__ÜBUNGSAUFGABEN__.
1 – Drucke aus dem Tomatenrezept das Stück ab, das mit den Worten „4. Tomatenconcassée“ anfängt und nach „und Thymian abschmecken.“ aufhört.
2 – Beantworte kurz diese Fragen zum Tomatenrezept:
(a) Bei wie viel Grad wird die Tomatenhaut im Backofen getrocknet?
(b) Wie hoch soll das Tomatensaft-Tabasco-Gelee in die Form gefüllt werden?
(c) Wie groß sollen die Würfel für das Tomatenconcassée sein?
3 – Übersetze den Satz „Das Gel sollte nicht zu fest werden.“ aus dem Tomatenrezept ins Englische.

__AUSGEWÄHLTER AUSZUG__.
******************************

1. Getrocknete Tomatenhaut

Vier kleine Datteltomaten am Stilansatz kreuzweise einschneiden und kurz in kochendes Wasser geben. In kaltem Wasser abschrecken und vorsichtig die Haut abziehen.
Die Haut bei 90 ºC ca. 10 min im Backofen trocknen.

2. Karamellisierte Dattel-Tomaten

Die geschälten Datteltomaten halbieren, in einer Pfanne etwas Waldhonig karamellisieren lassen, mit dunklem Balsamico-Essig ablöschen, dickflüssig einkochen und mit Salz abschmecken.
Die Tomaten auf der Schnittfläche in die Sauce legen und ca. 5 min darin vorsichtig schwenken. Sie sollen noch ihre Form bewahren.

3. Tomatensaft-Tabasco-Gelee

Etwas gemahlene Gelatine mit wenig Wasser quellen lassen. 100 ml Tomatensaft oder passierte Tomaten dazu geben und nun so lange vorsichtig erwärmen, bis sich die Gelatine komplett aufgelöst hat. Mit Tabasco, Salz und Pfeffer würzen, in eine kleine Flache Form mit Klarsichtfolie etwa 1 cm hoch einfüllen und im Kühlschrank erkalten lassen. Das Gel sollte nicht zu fest werden.

4. Tomatenconcassée

4 kleine Dattel-Tomaten vierteln, die Kerngehäuse vorsichtig herausschneiden (aufheben, denn dies ist Komponente Nr. 5) und das Fruchtfleisch zu feinen (3 x 3 mm) Würfeln verarbeiten. Kurz in etwas erhitztem Olivenöl schwenken. Mit Zitronenabrieb, Salz und Thymian abschmecken.

5. Tomaten-Kerngehäuse (siehe 4.)

Dollase empfiehlt, das Innere der Tomate als Einzelelement, da es viel Geschmack und Glutamat enthält. Es erinnert von der Optik her etwas an Froschlaich.

6. Tomatenschaum

Etwas Milch mit wenig Tomatensaft vermischen, so dass der Schaum noch fast weiß ist. Vorsichtig erwärmen und mit einem Pürierstab aufschäumen. Den oben aufliegenden Schaum zum Servieren abschöpfen. Noch schöner, weil schneeweiß, wird der Schaum, wenn man Lecithin-Pulver mit einer klaren Tomatenessenz mischt. Dazu den Tomatensaft über Nacht durch ein Sieb mit einem feinen Mulltuch laufen lassen.

******************************

__VORLIEGENDE DATEN__.
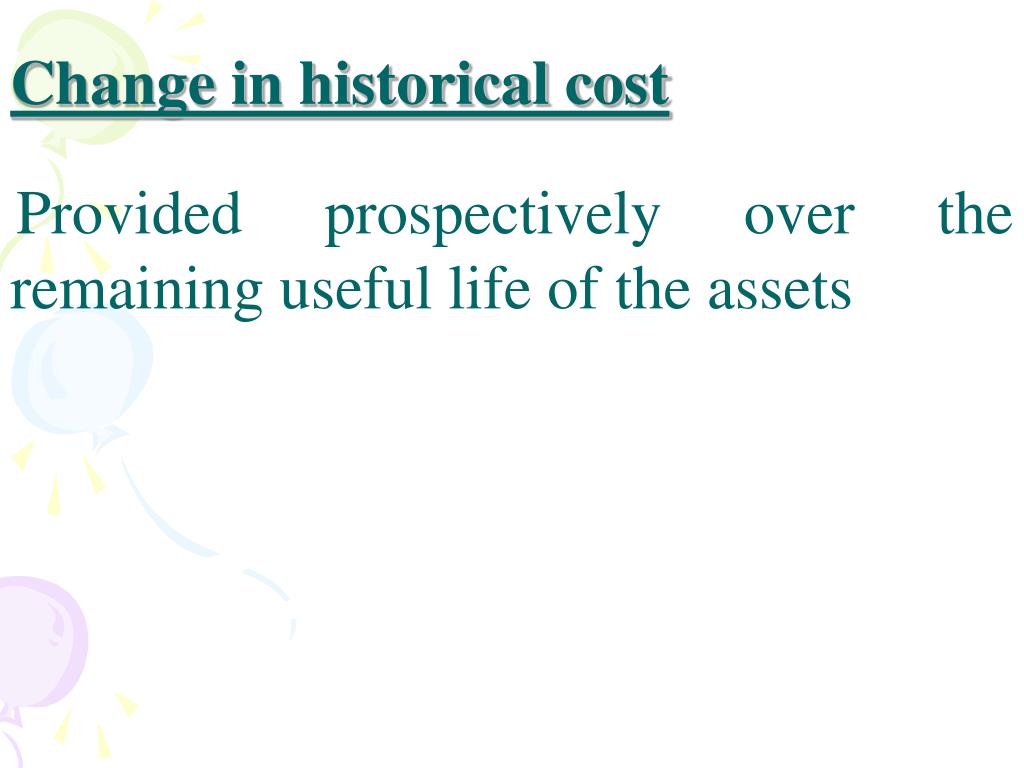 Change in historical cost

Provided prospectively over the remaining useful life of the assets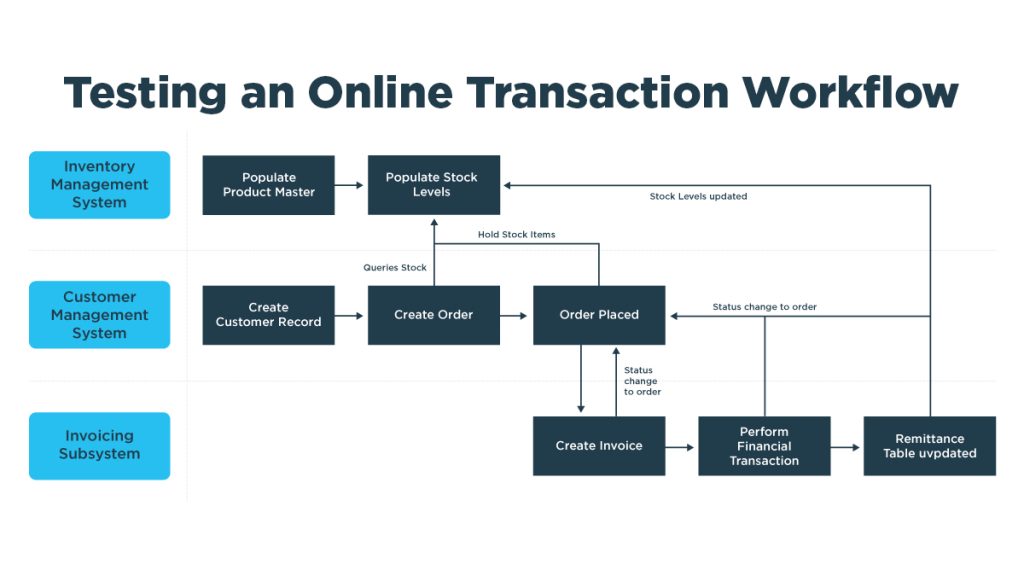 Testing an Online Transaction Workflow

Inventory Management System

Populate Product Master

Populate Stock Levels

Stock Levels updated

Hold Stock Items

Queries Stock

Customer Management System

Create Customer Record

Create Order

Order Placed

Status change to order

Status change to order

Invoicing Subsystem

Create Invoice

Perform Financial Transaction

Remittance Table uvpdated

******************************

__LÖSUNGEN DER AUFGABEN__.
1 –
4. Tomatenconcassée

4 kleine Dattel-Tomaten vierteln, die Kerngehäuse vorsichtig herausschneiden (aufheben, denn dies ist Komponente Nr. 5) und das Fruchtfleisch zu feinen (3 x 3 mm) Würfeln verarbeiten. Kurz in etwas erhitztem Olivenöl schwenken. Mit Zitronenabrieb, Salz und Thymian abschmecken.

2 –
(a) Bei 90 ºC.
(b) Etwa 1 cm hoch.
(c) 3 x 3 mm.

3 – The gel should not become too firm.